After the story of Kayin's killing of Hevel, the Torah lists Kayin's descendants, pausing at the sixth generation to expound about Lemekh.  His biographical information is followed by a short but enigmatic poem which hints to a murder, but explicates no further:


(כג) וַיֹּאמֶר לֶמֶךְ לְנָשָׁיו עָדָה וְצִלָּה שְׁמַעַן קוֹלִי נְשֵׁי לֶמֶךְ הַאְזֵנָּה אִמְרָתִי כִּי אִישׁ הָרַגְתִּי לְפִצְעִי וְיֶלֶד לְחַבֻּרָתִי. (כד) כִּי שִׁבְעָתַיִם יֻקַּם קָיִן וְלֶמֶךְ שִׁבְעִים וְשִׁבְעָה.

(23)  And Lemekh said to his wives, Adah and Tzillah hear my voice, wives of Lemekh listen to my speech, for I have slain a man for wounding me and a child for bruising me.  (23)  For Kayin will be avenged sevenfold, and Lemekh seventy-sevenfold.

This speech appears without any context, making it difficult to decipher both the tone and  meaning of Lemekh's monologue.  What is it that he is trying to share with his wives?  Do his words constitute a statement or a question?  What emotion lies behind them; is Lemekh upset, consoling, or boastful?   Moreover, almost every phrase that he utters is unclear:

  • Who are the "אִישׁ" and "יֶלֶד" which are mentioned?  Why were they killed?  Is Lemekh describing homicide, infanticide, or both?
  • What do the words "לְפִצְעִי" and "לְחַבֻּרָתִי" come to explain?  Do they reflect the motivation for the killing or the method thereof?
  • What does the phrase "שִׁבְעָתַיִם יֻקַּם" mean?  Is Lemekh comparing himself to Kayin or to the avenger of Kayin's actions?  Is the comparison intended to mitigate or magnify Lemekh's culpability?

Context and Purpose

One of the troubling aspects of Lemekh's speech is its very presence in the Torah.  What is the relevance of this episode to the reader?  Does it shed light on the narratives surrounding it or might they help elucidate it?  Its broader context is the story of Kayin killing Hevel, and Lemekh himself is a direct descendant of Kayin and makes reference to Kayin's punishment.1  But how are Lemekh's actions related to Kayin's?

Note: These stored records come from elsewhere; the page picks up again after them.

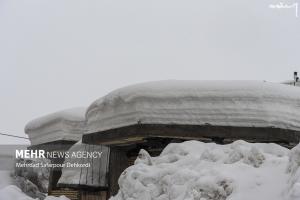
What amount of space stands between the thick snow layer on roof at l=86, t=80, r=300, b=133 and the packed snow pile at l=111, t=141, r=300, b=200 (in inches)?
87.1

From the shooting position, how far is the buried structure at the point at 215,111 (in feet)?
26.5

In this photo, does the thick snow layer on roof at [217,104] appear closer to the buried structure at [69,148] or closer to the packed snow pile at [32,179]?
the buried structure at [69,148]

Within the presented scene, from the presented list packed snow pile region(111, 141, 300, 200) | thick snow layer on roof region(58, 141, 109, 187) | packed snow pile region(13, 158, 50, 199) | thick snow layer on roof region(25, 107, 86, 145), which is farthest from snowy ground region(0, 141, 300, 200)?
packed snow pile region(13, 158, 50, 199)

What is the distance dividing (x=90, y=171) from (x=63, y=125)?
9.41ft

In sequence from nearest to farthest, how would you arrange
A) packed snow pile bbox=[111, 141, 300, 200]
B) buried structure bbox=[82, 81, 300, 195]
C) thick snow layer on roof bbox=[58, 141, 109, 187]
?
packed snow pile bbox=[111, 141, 300, 200] → buried structure bbox=[82, 81, 300, 195] → thick snow layer on roof bbox=[58, 141, 109, 187]

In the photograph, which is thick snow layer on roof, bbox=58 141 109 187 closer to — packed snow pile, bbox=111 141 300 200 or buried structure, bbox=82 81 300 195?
buried structure, bbox=82 81 300 195

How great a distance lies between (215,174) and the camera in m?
4.22

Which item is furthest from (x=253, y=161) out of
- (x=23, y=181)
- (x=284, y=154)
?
(x=23, y=181)

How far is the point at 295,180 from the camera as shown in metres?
3.37

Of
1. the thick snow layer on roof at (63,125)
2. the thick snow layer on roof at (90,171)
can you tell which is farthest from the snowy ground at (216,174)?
the thick snow layer on roof at (63,125)

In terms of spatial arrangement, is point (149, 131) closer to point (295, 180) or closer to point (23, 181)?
point (295, 180)

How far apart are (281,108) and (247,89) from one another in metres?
0.78

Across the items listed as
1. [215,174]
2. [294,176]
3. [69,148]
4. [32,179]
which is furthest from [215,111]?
[32,179]

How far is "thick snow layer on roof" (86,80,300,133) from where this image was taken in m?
8.08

Alternatively, its immediate context is a description of the material inventions of Lemekh's children:


(יט)  וַיִּקַּח לוֹ לֶמֶךְ שְׁתֵּי נָשִׁים שֵׁם הָאַחַת עָדָה וְשֵׁם הַשֵּׁנִית צִלָּה. (כ) וַתֵּלֶד עָדָה אֶת יָבָל הוּא הָיָה אֲבִי יֹשֵׁב אֹהֶל וּמִקְנֶה. (כא) וְשֵׁם אָחִיו יוּבָל הוּא הָיָה אֲבִי כָּל תֹּפֵשׂ כִּנּוֹר וְעוּגָב. (כב) וְצִלָּה גַם הִוא יָלְדָה אֶת תּוּבַל קַיִן לֹטֵשׁ כָּל חֹרֵשׁ נְחֹשֶׁת וּבַרְזֶל וַאֲחוֹת תּוּבַל קַיִן נַעֲמָה.

(19)  And Lemekh took for himself two wives, the name of the one was Adah and the name of the second was Tzillah.  (20)  And Adah bore Yaval, he was the father of those who dwell in tents and herds.  (21)  And the name of his brother was Yuval, he was the father of all who play the lyre and the pipe.  (22)  And Tzillah also bore Tuval Kayin, the father of all who forge all implements of bronze and iron, and the sister of Tuval Kayin was Na'amah.

Could these advances in civilization be in some way connected to Lemekh's deeds and words?

Finally, the story is followed by the genealogical list which leads into the story of the Flood.  Is there a message in the juxtaposition of these events? What might Lemekh's oration add to our understanding of the Flood narrative?